Exercise prompt >>
Copy every line of the data that contains the string "Vietnam".

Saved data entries
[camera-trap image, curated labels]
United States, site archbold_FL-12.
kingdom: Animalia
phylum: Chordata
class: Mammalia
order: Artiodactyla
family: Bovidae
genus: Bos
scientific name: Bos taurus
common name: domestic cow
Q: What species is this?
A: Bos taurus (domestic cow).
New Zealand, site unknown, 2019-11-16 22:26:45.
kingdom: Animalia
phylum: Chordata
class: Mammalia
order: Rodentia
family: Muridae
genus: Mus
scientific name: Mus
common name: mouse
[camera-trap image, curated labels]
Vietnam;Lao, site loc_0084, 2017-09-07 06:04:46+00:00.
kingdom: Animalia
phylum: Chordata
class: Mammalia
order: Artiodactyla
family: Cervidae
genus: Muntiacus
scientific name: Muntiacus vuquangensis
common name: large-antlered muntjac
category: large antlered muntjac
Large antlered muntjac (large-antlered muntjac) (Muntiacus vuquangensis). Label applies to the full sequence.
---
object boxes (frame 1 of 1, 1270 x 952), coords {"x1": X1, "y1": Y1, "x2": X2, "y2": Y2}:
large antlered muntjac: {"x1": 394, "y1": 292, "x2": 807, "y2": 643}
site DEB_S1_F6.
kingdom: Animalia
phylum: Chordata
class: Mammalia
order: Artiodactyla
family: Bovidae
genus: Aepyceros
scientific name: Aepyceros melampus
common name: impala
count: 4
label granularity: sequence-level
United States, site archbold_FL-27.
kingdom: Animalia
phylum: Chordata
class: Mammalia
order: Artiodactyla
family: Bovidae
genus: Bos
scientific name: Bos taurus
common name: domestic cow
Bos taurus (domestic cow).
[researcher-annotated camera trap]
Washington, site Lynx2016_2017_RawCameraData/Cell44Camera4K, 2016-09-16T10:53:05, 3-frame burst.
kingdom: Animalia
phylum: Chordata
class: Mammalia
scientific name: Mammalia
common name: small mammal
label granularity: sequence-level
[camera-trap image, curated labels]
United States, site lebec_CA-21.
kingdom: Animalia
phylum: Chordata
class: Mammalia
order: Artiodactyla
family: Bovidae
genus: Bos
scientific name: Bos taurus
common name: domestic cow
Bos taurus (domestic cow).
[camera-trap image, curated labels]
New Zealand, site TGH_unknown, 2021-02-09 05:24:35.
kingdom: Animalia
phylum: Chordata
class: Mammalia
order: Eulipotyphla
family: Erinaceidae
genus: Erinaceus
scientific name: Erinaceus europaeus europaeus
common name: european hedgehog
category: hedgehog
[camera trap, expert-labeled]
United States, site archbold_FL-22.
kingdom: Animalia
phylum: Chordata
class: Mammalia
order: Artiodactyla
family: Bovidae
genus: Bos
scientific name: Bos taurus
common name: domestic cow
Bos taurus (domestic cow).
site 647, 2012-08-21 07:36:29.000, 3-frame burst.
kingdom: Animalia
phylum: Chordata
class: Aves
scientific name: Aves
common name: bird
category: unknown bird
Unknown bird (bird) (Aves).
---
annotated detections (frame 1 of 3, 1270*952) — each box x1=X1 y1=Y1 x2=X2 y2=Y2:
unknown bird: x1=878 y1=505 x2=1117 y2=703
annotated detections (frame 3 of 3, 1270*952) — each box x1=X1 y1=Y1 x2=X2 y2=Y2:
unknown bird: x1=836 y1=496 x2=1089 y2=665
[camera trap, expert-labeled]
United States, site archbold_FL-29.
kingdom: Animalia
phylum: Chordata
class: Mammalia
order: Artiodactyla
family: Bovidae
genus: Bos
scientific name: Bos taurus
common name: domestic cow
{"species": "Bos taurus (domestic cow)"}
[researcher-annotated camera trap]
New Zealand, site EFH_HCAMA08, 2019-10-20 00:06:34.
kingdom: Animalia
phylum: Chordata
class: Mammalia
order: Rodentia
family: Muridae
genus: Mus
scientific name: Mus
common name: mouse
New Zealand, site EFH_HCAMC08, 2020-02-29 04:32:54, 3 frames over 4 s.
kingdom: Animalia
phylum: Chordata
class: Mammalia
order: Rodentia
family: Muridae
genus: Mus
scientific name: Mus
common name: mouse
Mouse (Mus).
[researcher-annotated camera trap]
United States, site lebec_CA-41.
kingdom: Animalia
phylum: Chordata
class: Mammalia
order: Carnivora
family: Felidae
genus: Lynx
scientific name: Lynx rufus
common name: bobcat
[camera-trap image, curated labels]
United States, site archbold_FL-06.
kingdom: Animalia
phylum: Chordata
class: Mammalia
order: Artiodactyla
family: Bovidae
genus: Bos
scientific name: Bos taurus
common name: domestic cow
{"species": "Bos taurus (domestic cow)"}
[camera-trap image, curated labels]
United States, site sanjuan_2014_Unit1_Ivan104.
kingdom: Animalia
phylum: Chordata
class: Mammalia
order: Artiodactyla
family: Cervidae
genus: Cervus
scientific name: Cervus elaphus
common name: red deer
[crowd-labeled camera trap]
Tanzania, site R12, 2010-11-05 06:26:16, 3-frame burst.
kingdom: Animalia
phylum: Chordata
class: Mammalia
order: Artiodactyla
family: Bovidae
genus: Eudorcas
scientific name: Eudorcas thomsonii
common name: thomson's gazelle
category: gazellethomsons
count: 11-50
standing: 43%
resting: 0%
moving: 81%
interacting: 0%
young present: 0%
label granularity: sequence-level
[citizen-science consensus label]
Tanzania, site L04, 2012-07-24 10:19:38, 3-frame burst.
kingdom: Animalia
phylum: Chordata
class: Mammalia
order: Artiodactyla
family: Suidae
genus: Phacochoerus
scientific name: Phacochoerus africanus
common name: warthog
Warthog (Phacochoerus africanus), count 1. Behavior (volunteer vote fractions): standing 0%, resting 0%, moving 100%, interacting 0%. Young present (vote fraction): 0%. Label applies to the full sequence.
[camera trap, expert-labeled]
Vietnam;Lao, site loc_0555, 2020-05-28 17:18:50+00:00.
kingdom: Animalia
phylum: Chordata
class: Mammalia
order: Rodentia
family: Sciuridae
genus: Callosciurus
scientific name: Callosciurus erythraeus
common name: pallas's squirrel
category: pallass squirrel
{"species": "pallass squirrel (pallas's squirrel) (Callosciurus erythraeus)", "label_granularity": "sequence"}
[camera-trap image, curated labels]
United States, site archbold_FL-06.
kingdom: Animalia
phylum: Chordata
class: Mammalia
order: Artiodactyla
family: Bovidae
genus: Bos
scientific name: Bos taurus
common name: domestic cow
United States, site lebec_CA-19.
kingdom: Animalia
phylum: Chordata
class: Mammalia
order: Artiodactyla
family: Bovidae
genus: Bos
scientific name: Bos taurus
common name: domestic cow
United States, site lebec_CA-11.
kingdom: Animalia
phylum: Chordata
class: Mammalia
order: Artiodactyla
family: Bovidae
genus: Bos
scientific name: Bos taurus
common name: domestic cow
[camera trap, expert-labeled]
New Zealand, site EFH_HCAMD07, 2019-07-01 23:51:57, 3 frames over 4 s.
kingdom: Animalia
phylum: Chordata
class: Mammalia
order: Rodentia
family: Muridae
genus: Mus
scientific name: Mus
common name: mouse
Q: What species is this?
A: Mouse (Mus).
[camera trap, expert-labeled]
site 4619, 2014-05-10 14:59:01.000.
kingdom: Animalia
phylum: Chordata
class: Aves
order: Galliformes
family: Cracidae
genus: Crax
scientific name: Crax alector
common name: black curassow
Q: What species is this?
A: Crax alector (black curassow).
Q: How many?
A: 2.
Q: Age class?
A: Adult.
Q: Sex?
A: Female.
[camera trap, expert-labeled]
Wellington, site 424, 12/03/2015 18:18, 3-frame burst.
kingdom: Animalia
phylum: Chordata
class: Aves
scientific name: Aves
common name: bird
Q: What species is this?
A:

Expected answer >>
Vietnam;Lao, site loc_0084, 2017-09-07 06:04:46+00:00.
Vietnam;Lao, site loc_0555, 2020-05-28 17:18:50+00:00.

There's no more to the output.